For students in Herndon High School's aviation program, the sky is literally the limit.
Under the direction of Jay Blair, 30 teen-agers are building, bolt by bolt, a two-passenger biplane called a Steen Skybolt that will eventually have a 180-horsepower engine. The upper wing spans 24 feet.
It is said to be the first airplane to be built by high school students in Fairfax County and one of only two planes being built by students in the Washington area. The other is a single-passenger airplane under construction at Laurel High School in Prince George's County.
When it is completed in early 1986, said Blair, the school will apply for certification of the plane by the Federal Aviation Administration.
Blair, 41, said he came up with the idea shortly after taking over the school's aviation program in December 1978. "Rather than have aviation be a dull physics or science class, I decided to give the kids hands-on experience," he said. "I wanted to do just as much as we could within the confines of the school."
A friend suggested building the Steen Skybolt, Blair said, because the planes generally have a good resale value, are relatively easy to fly and are built with standard aircraft components. It was icing on the cake, said Blair, that the plane is a two-seater. "Students need to feel as if they can ride in it someday. If it only had one seat, they wouldn't get that feeling," he said.
Blair, who holds a commercial pilot's license, said he had never been involved in building an airplane before he started the project. "I've learned as much as the kids," he said. Even now, he added, "I'm still learning as I go."

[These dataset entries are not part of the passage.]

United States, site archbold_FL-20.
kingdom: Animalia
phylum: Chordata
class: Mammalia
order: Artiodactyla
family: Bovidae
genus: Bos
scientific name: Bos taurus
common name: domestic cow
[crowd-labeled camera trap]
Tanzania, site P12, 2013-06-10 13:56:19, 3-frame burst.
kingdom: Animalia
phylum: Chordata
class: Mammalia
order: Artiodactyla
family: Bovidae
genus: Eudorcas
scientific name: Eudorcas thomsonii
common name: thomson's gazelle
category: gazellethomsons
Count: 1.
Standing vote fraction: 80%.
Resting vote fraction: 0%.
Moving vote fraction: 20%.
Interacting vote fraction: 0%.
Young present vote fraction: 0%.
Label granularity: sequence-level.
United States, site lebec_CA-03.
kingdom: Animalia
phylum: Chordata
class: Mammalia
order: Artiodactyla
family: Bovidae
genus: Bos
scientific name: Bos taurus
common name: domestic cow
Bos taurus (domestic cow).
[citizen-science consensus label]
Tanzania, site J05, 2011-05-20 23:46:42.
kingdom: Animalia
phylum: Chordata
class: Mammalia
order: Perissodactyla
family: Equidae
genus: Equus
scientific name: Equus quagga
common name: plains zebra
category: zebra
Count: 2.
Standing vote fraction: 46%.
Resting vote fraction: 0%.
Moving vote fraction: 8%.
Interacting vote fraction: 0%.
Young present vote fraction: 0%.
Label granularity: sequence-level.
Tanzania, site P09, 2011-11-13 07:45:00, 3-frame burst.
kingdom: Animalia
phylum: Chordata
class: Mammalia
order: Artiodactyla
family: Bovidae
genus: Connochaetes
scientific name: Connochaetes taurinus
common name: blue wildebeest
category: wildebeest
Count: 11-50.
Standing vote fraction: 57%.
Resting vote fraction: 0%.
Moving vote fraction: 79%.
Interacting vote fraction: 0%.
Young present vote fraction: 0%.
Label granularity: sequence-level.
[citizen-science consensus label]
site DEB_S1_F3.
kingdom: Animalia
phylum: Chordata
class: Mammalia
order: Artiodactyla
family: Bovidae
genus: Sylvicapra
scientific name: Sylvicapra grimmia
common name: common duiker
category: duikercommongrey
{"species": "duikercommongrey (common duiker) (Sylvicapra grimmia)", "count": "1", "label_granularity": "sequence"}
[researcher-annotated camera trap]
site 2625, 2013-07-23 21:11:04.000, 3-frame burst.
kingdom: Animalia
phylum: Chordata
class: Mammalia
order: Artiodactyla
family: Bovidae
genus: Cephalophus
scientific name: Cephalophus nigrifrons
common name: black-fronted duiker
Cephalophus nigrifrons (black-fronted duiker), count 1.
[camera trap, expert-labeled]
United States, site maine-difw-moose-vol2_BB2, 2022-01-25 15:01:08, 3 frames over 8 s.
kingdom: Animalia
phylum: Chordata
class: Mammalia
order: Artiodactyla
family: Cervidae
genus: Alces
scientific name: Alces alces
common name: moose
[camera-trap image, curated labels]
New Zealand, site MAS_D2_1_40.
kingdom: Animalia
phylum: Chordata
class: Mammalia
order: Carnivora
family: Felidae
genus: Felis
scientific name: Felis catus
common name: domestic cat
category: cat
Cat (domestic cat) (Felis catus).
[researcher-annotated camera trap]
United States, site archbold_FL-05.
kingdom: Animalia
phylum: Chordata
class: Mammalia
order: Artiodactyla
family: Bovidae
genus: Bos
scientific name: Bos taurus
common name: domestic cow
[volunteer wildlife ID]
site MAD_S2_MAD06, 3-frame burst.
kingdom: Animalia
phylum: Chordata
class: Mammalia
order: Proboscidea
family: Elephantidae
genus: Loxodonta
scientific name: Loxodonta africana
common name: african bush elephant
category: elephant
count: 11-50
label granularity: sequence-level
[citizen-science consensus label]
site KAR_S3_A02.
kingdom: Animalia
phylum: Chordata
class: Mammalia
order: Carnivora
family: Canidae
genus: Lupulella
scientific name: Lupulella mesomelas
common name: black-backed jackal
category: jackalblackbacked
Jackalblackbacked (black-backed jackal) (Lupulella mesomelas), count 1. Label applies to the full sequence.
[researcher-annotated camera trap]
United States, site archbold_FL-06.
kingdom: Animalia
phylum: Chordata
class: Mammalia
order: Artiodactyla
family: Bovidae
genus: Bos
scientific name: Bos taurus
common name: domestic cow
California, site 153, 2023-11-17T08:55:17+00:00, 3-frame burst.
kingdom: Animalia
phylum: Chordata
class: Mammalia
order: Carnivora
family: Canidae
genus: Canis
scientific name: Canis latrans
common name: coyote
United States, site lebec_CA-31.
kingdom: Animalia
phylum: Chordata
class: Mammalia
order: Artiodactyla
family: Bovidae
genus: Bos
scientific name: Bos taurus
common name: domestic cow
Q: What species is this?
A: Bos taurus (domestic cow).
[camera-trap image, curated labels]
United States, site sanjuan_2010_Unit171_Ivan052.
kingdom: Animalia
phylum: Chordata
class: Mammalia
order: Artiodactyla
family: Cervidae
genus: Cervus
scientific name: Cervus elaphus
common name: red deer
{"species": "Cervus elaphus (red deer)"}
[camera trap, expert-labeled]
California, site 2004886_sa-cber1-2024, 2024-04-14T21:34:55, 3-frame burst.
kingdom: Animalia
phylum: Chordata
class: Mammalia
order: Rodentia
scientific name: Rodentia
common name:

David Edney, who graduated in June after spending four years working on the plane, said it is better built than most do-it-yourself planes. "We've had people from the EAA Experimental Aircraft Association come in, and they've said that the general workmanship is better on this plane than on most home-builts they've seen." He said this was the result of Blair's high standards. "If we messed something up, we had to do it over and over and over until we got it right."
Edney recalled that while it was sometimes frustrating to be involved in such a massive undertaking, especially at the beginning, the effort was worth it. "You'd start something and say, 'Okay, this isn't going to work,' so you had to figure out some other way to do it. But once you figured it out, it felt pretty good," he said.
Despite the hard work entailed in building the plane, aviation is one of the most popular classes offered by the school, students said. "This class gets me through the day," said Trevor Brown, a sophomore now in his second year in the program.
Norm Viands, a senior taking the class for the third year, said, "The thing about this class is that you always have something to do. And when you finish, you can look at the plane and say, 'I built that.' "
Viands said the accomplishment of which he is most proud is building a test panel for the wing. Seniors Chris James and Jeff Peacock built the plane's 33-gallon fiberglass fuel tank. "It was one of the hardest things to make on the whole plane," Peacock said.
Blair, who also teaches a consumer mathematics class, said the aviation program is divided into two beginning and two advanced classes, with each class period lasting 45 minutes. First-year students are not allowed to work on the plane, he said. They concentrate, instead, on learning the basics of aviation. Grades, Blair said, are based on how a student approaches the class and not necessarily on ability. "If a kid is serious about what he is doing and doesn't get involved in 'bull sessions,' then he'll generally do okay," he noted.
Blair's use of "he" is not just a figure of speech, for in the six years he has conducted the class, there have been no female students in the advanced classes. "I think there were a few girls in Aviation I a while back," he said. He attributed the lack of female students to the fact that girls at the school, for whatever reason, do not seem as interested in engineering and mechanics as boys.
The class, said Blair, "is whatever the kids make of it, from a general introduction to aviation to serious training for a career in the field." A number of students, he noted, have begun aviation careers.
David Edney, for instance, is one of many former students in the program now at Embry-Riddle Aeronautical University in Daytona Beach, Fla., considered a top-notch aviation school. Edney noted that he has not met anyone who built a plane -- or even a part of it -- in high school. "It definitely put me ahead."
But, said Blair, the program's success has not shielded it from a familiar problem: lack of money. The plane will end up costing between $13,000 and $15,000. More immediately, said Blair, "We're looking at anywhere from $6,000 to $8,000 for an engine. Once we get that, we'll be rolling." Blair, who said the program receives about $600 a year from the county, adds that he hopes to secure a grant from industry for the engine.
The plane is "about 60 to 70 percent finished," he said. When they are done building the plane, students said, they will paint it red, black and white -- the school colors -- and number the plane N155HH. All planes in the United States are registered with the prefix N, said Blair, and the rest stands for Room 155 Herndon High, the classroom that serves as the plane's hangar.
Blair, who will probably serve as the plane's first pilot, said it should be "no big particular problem" to fly the craft. But he admits to some apprehension. "I've been away from it flying for years. Hell, I might even get scared."